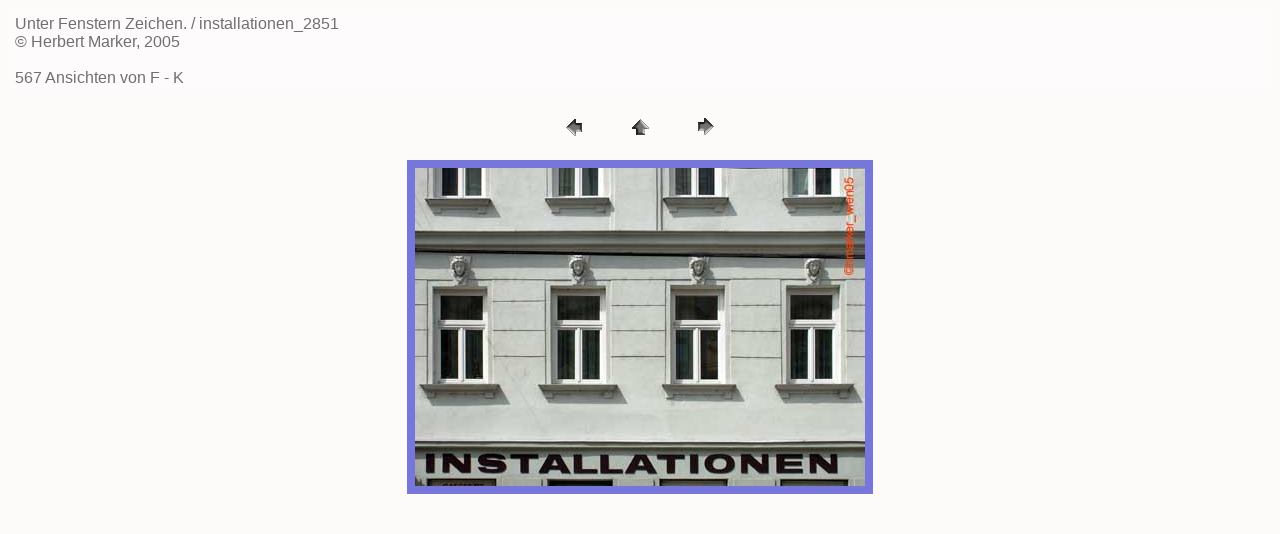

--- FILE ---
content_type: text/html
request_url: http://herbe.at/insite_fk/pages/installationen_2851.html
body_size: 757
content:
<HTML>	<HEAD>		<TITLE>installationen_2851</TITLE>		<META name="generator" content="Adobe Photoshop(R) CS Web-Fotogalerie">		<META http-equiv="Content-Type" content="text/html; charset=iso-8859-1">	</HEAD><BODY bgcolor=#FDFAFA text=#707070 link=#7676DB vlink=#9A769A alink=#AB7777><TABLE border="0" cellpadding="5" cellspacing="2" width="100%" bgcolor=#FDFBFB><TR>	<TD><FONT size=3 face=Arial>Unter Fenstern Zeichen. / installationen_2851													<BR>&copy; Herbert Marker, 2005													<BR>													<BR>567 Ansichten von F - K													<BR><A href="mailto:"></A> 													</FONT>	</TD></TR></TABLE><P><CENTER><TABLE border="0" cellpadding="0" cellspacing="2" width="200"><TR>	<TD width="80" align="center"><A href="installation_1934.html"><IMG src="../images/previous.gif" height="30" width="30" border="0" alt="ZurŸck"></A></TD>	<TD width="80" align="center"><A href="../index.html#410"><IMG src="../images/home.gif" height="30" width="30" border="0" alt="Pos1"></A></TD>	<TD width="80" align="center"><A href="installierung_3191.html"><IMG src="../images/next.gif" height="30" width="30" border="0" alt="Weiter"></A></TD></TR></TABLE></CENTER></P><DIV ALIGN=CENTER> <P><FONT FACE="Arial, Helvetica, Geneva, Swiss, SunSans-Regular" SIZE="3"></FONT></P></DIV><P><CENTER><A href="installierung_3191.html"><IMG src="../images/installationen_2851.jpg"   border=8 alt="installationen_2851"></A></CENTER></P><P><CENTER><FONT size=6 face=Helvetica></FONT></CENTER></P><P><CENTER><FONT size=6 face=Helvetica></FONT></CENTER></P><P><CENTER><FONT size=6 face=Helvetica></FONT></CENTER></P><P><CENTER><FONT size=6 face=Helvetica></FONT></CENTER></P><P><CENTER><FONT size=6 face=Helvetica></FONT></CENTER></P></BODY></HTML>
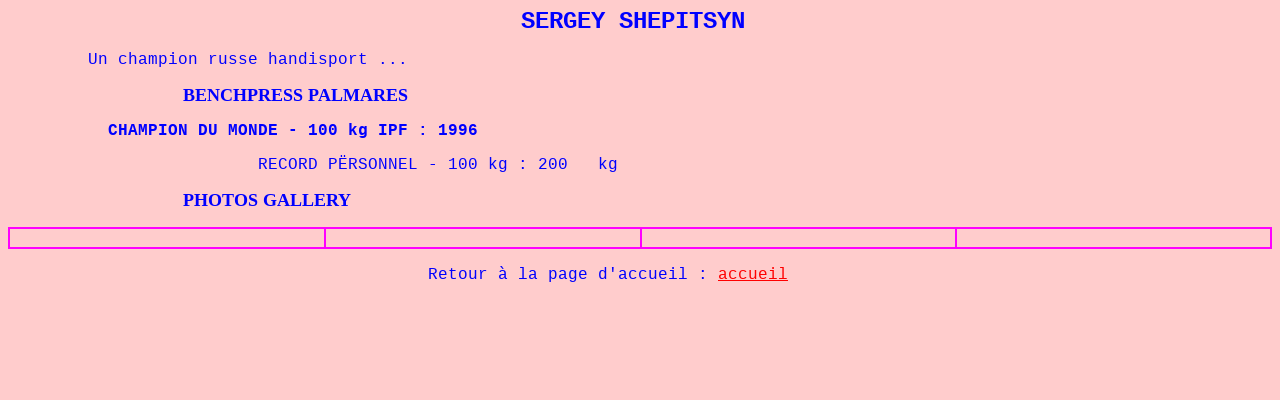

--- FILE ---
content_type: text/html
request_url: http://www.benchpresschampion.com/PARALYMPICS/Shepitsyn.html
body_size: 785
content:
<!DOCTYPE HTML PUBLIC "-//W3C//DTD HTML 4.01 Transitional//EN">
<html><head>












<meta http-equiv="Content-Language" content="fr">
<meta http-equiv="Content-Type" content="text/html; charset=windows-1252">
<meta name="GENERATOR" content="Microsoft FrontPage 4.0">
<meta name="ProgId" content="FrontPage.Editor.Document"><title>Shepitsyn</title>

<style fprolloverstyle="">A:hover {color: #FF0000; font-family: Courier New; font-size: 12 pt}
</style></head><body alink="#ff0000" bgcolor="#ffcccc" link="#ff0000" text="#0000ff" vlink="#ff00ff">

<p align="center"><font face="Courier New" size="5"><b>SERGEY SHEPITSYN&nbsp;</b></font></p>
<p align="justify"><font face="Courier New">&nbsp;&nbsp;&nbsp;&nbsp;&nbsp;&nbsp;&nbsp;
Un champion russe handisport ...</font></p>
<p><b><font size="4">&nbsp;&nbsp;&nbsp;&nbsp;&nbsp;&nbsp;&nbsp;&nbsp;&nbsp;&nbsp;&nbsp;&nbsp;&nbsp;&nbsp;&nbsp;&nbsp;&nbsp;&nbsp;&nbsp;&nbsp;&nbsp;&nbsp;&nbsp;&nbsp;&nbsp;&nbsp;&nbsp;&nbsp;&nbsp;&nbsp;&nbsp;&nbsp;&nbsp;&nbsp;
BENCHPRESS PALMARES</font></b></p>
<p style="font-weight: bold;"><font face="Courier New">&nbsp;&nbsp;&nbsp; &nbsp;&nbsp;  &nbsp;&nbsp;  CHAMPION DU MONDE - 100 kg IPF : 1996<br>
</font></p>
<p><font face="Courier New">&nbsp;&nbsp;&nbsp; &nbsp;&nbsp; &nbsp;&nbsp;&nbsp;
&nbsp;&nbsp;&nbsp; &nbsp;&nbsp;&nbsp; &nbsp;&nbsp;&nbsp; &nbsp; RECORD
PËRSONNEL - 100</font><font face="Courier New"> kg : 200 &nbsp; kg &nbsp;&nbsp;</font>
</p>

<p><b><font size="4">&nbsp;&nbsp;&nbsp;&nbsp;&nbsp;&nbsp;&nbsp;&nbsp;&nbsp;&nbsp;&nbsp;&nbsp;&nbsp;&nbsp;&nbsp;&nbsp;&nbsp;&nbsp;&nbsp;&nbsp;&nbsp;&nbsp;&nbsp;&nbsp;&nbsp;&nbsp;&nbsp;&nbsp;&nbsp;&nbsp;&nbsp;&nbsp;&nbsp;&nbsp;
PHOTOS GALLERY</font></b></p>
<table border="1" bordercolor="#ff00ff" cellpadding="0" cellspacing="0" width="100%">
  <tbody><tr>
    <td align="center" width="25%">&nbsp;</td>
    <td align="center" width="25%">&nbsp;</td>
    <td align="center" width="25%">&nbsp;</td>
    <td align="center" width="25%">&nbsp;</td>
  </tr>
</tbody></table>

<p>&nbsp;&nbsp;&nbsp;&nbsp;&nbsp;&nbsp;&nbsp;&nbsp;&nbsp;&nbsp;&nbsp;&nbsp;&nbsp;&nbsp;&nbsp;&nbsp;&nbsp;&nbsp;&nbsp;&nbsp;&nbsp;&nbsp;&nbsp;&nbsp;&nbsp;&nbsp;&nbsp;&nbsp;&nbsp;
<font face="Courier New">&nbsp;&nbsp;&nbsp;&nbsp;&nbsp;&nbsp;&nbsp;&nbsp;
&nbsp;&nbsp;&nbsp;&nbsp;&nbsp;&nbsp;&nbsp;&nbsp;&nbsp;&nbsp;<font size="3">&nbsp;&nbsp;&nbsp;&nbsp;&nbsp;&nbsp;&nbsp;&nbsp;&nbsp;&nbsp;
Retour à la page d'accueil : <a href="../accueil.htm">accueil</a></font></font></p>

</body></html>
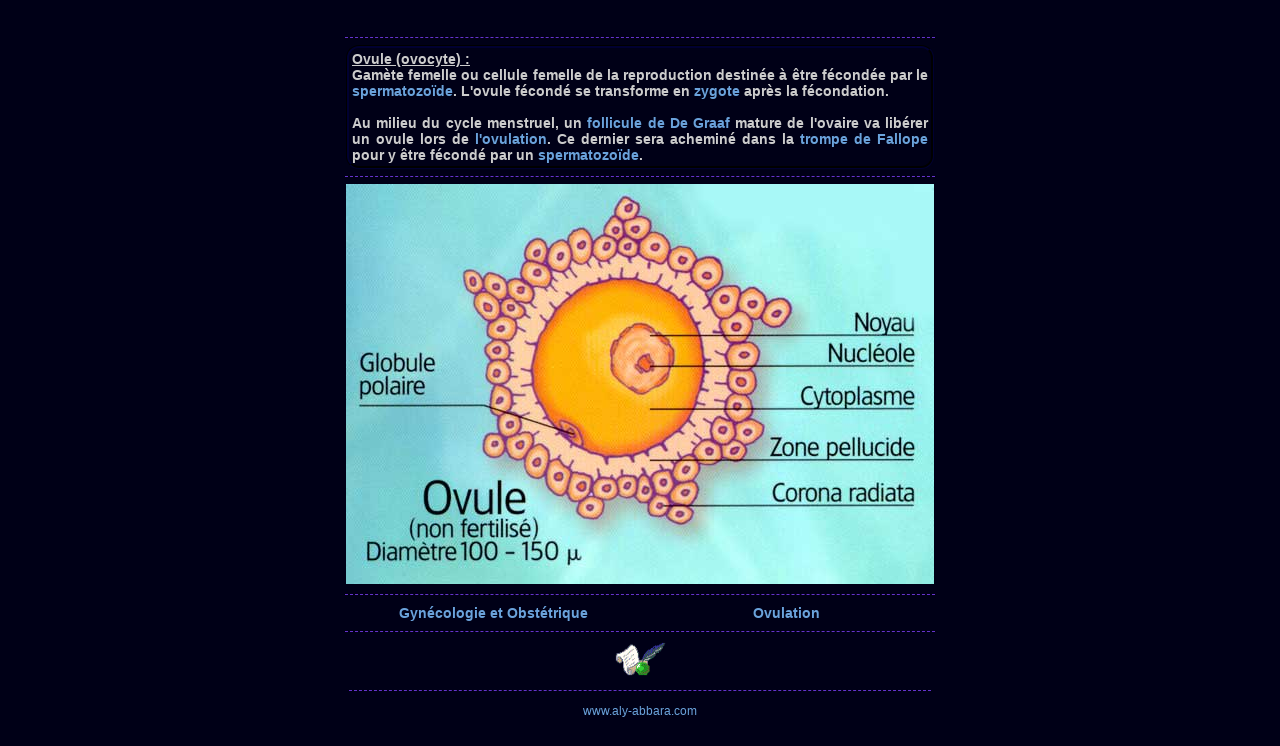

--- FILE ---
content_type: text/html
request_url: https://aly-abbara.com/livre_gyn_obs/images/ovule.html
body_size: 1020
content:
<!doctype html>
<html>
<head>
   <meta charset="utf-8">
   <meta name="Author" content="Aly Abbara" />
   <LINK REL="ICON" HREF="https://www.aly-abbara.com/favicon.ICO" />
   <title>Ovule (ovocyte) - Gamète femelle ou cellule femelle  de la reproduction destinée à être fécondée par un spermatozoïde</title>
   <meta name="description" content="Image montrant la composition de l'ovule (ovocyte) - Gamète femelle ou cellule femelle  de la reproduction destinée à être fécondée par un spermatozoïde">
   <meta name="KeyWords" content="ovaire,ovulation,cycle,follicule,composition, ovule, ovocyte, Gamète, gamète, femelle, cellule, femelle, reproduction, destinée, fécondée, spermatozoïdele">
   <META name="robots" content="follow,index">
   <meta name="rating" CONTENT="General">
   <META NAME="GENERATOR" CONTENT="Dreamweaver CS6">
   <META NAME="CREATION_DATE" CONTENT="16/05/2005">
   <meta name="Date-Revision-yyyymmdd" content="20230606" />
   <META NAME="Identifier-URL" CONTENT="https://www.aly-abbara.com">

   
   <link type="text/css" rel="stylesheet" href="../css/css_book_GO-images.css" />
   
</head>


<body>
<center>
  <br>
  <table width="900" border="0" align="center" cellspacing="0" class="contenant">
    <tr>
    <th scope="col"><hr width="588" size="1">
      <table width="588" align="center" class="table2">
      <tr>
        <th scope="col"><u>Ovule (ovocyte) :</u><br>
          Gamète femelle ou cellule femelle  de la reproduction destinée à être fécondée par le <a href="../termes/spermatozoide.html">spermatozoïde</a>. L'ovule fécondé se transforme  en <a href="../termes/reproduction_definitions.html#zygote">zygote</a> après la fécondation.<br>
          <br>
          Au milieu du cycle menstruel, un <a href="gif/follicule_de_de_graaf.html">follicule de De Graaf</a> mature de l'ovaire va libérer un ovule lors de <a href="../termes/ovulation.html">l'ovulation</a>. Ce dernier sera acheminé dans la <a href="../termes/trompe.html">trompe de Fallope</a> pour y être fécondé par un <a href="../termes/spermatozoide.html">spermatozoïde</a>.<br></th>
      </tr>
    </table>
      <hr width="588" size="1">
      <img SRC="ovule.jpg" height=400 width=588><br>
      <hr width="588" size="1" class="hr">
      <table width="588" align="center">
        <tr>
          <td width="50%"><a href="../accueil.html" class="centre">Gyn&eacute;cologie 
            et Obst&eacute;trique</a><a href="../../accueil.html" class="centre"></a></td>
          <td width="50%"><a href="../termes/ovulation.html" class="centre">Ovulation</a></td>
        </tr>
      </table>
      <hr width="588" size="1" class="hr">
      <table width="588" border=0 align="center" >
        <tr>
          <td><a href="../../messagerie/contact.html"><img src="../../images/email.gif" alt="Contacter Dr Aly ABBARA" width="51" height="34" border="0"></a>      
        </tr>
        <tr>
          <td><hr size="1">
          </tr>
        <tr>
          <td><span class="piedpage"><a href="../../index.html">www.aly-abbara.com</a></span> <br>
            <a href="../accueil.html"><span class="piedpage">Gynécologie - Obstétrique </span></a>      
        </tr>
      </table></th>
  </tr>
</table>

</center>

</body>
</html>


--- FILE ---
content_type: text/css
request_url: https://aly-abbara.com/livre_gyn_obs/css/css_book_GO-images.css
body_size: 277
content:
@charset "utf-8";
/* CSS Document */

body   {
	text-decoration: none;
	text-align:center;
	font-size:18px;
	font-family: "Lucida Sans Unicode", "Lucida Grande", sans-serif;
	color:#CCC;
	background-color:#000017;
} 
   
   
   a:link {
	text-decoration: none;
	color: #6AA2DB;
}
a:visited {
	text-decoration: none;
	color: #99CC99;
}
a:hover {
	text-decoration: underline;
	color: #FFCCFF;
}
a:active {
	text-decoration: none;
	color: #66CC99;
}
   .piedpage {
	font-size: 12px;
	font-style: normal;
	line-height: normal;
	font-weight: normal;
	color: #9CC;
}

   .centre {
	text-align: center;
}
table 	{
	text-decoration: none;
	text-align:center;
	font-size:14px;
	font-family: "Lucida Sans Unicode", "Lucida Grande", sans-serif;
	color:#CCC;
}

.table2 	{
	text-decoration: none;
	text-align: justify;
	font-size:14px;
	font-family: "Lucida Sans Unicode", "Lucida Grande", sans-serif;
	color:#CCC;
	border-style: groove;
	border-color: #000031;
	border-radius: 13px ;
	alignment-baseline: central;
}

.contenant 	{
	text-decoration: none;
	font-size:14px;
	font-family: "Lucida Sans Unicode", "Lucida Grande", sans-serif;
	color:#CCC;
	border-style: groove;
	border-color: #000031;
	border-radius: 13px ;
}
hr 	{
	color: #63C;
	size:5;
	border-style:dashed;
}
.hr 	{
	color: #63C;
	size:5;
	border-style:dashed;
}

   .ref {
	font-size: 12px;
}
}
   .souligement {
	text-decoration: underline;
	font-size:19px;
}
• • • •
_ACTIVITY_
Return every line of the material in which the word "https" is found.

_ANSWER BOX_
request_url: https://aly-abbara.com/livre_gyn_obs/images/ovule.html
   <LINK REL="ICON" HREF="https://www.aly-abbara.com/favicon.ICO" />
   <META NAME="Identifier-URL" CONTENT="https://www.aly-abbara.com">
request_url: https://aly-abbara.com/livre_gyn_obs/css/css_book_GO-images.css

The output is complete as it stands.